Exactly 50 years ago, on June 27 1972, a fledgling company filed the necessary papers to become incorporated. The company’s name was Atari, and it would go on to dominate the videogame world both in the arcades and at home.
The original papers can be viewed here:
The impact that Nolan Bushnell and Ted Dabney had on the industry is almost incalculable.
Readers of this blog will be familiar with the Atari story I’m sure, so rather than regurgitate that here, I wanted to share a few videos with you that tell the story.

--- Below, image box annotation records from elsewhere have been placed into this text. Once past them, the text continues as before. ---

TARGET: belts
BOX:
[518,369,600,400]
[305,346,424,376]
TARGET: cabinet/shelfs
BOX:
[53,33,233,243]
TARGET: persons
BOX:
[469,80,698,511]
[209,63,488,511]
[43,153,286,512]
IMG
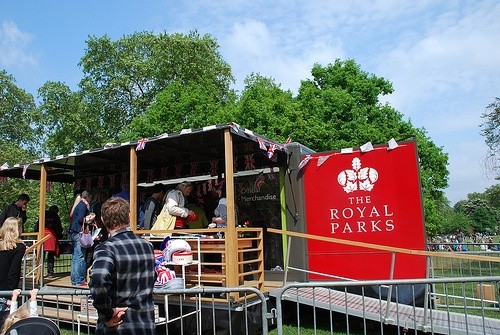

The first is absolutely remarkable footage. I need to be clear that do not own this video and it is not hosted here. The video was posted by Atari historian Marty Goldberg and is posted on the Atari Museum Facebook page. In Marty’s own words:
Called “Games Computers Play”, it was shot in early 1973 by four media/communications majors at Berkeley who went around the Bay Area documenting the new high tech entertainment popping up in the area (Computer and arcade video games). You’ll see a 1973 version of Nolan, the original PONG assembly line at the new roller rink manufacturing location (1600 Martin ave) as well Spacewar! at Stanford’s SAIL lab and even shots of Computer Space running in department stores at the time.Marty Goldberg – Atari Historian
You can enjoy the video below which should be embedded from the Facebook page, where the video is hosted. If the video isn’t playing for some reason, you can view it directly here.
This is the first known footage of Atari known to exist. Huge props to Marty for sharing this with the world and for allowing me to link to it here. Do check out the Atari Museum Facebook page and join for updates – it is a rich resource of information about Atari’s early days.
Atari themselves of course have been sharing lots of media and history given the importance of the date. This includes a new interview with Nolan Bushnell himself. What’s interesting about this is the guy doing the interview is Wade Rosen, the current Atari CEO.
Cool stuff and a pretty interesting chat:
I also dug out this video, which appears to be an older interview with Bushnell – he goes into quite a bit of depth about the early days:
I hope you enjoy this footage. Happy birthday Atari!